The Palace of Education has three Renaissance portals on the south facade. These are more Spanish in feeling than those of the two palaces just passed. The tympanum panel of the central doorway may be taken to represent kindergarten teaching, instruction of boys and girls, and self-education in young manhood. It is by Gustave Gerlach. The two panels in the walls over the minor doorways treat very obviously of educational subjects. They are flat in more senses than one, lacking the life of the central tympanum group. They are by students of two American art schools.

The west facade of the Palace of Education is dominated by an immense half-dome, impressive in size and attractively decorated. The style of architecture here is mainly Roman, to harmonize with the Fine Arts Palace which it faces across the lagoon. There are two splendid architectural fountains, under the half-dome here and under, that of the Palace of Food Products.

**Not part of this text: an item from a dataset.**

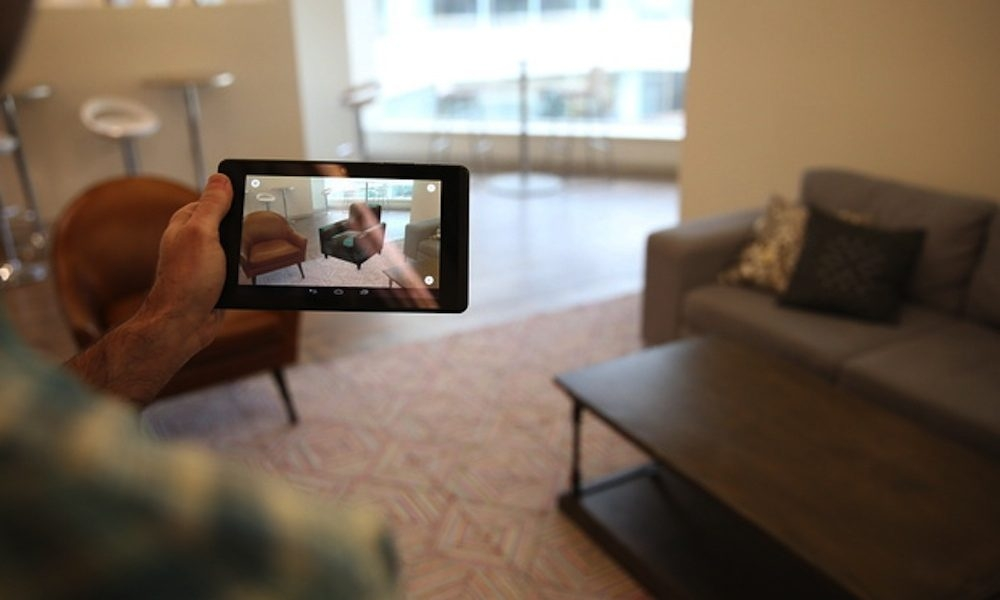 Với việc áp dụng công nghệ AR và 3D Wayfair cho phép người dùng thử các sản phẩm nội thất trong không gian phòng để có lựa chọn tốt nhất trước khi mua sản phẩm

Sculpture. Flanking the great arch are columns carrying the nude figure of a man, with hands crossed, gazing fixedly in thought. In the official list this is called "Philosophy" or "Thought," and from it the immense portal is called "The Half-dome of Philosophy." But the same figure occupies the corresponding position before the Food Products Palace, and is there called "Physical Vigor." The truth is that the artist designed the statue to suggest that finest of all unions of strength, the physically powerful man thinking. Thus the figure is appropriate to both a food products building and an education building. The figure is strong, but is not so convincing or appealing as the same artist's "Man with a Pick," in the Varied Industries portal. Within the half-dome is a repeated figure with a scroll inscribed "Libris," by Albert Weinert.

The six niches in the west wall have two repeated statues by Charles R. Harley, known as "The Triumph of the Field" and "Abundance." They are simply repeated from the Food Products Palace to the north, where they properly belong, and will be treated in the next chapter in connection with that building.

On the north facade of the Palace of Education are duplicates of the three south portals, with the same sculptured panels.